Bernard Levin had a concept he called the sieve of history. We continue to perform, view, adulate, the great works of art of the past not because they reflect the time and place of their creation. Nor because of current fashion. Rather, because they have indeed passed through that sieve and shown that they are indeed great works of art.

Not that the movie was quite right but Mozart is indeed a better composer than Salieri, despite what the fashions and money flows of the time might have indicated. The historical Salieri knowing this very well of course.

The drive to rid schools of “dead white men” like Shakespeare will leave children at the mercy of fads and fashions, Jenny Agutter has said.

The veteran actress urged teachers not to remove literary greats from school curricula on spurious grounds.

“Definitely don’t remove someone who is dead and white just because they are dead and white,” she told The Telegraph.  

“That is pigeon holing and shouldn't be allowed. There are French writers who are dead, there are Greek writers, there are all sorts of people who are dead but one doesn’t want to put them in that category.

“My feeling is that the best writing crosses time and social backgrounds. No one should be classified as black, white, dead or alive if the writing is good.”

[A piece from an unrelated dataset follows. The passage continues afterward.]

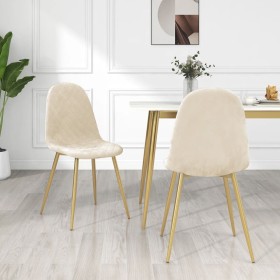 Sillas de comedor 2 unidades terciopelo blanco crema de vidaXL, Sillas de comedor - Ref: Foro24-325677, Precio: 127,99 €, Des...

While it is important for children to learn about writers from different backgrounds and countries, “we must not lose our literary heritage”, Agutter said.

Othello and Desdemona can, if we wish, be viewed as a musing on the difficulties of inter-racial marriage - something that certainly accords with current preoccupations. But to do so is to miss that it's a great exposition of the difficulties of jealousy, one of the human perennials. 

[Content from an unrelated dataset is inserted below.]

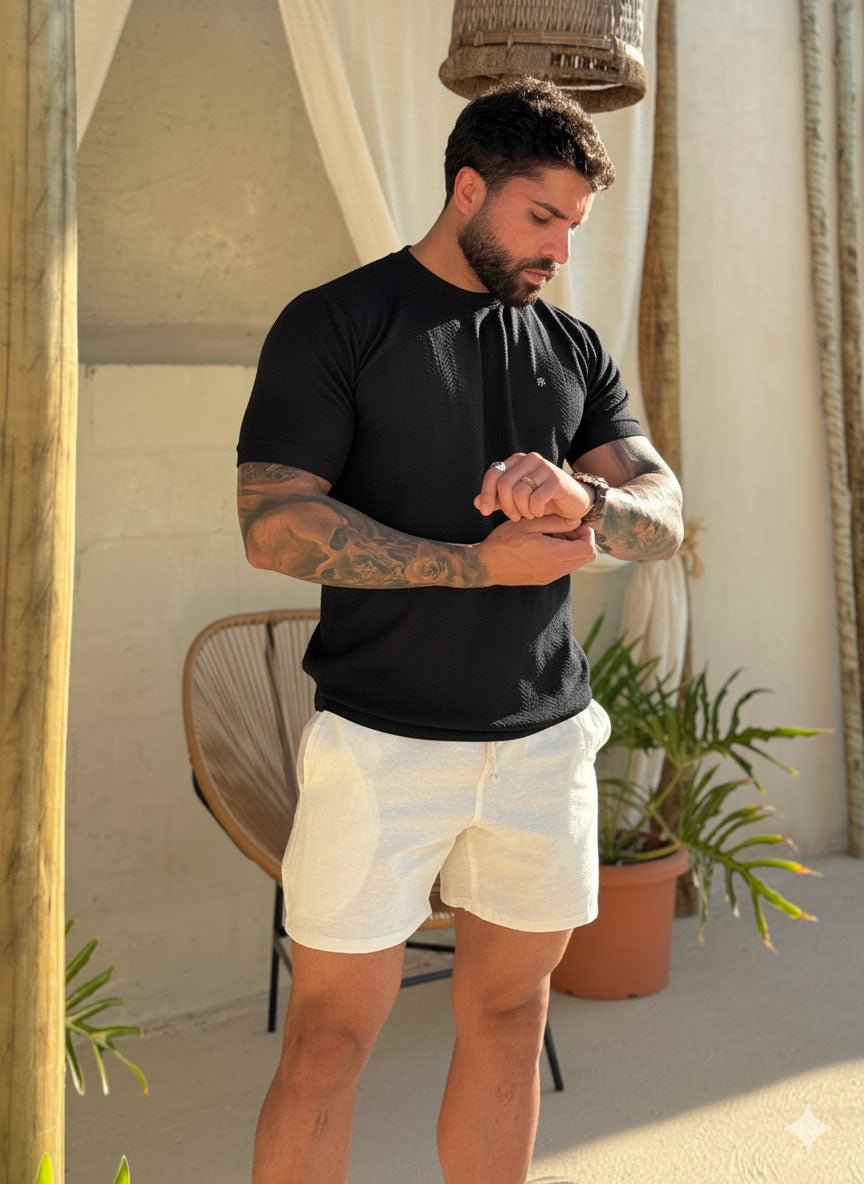 Camiseta Preta Masculina Tric Texture - Truehero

We can also - and we do - run this the other way around. It's not just that what were considered great works are, some mote of flour might, over the years, become recognised as a great as it wasn't in its own time. It's still too early for A Confederacy of Dunces but it's a strong contender.

What is a great work of art is, therefore, something emergent from the system - something you'll note is a preoccupation of ours, systems and emergence. To complain about what has emerged is an exercise in missing the point therefore.

One point of the current complaints we do agree with though. That classic canon survives as such, has become such, because it does speak to those great human problems and emotions that are common to us all across time and geography - race and culture too. Where we agree is that each modern work should indeed be accorded the same consideration as to whether it's to be included in that canon of the future. Exactly what the sieve will achieve whatever we do otherwise of course. 

Or as another of our preoccupations might put it, equality of opportunity is the aim, not equality of outcome.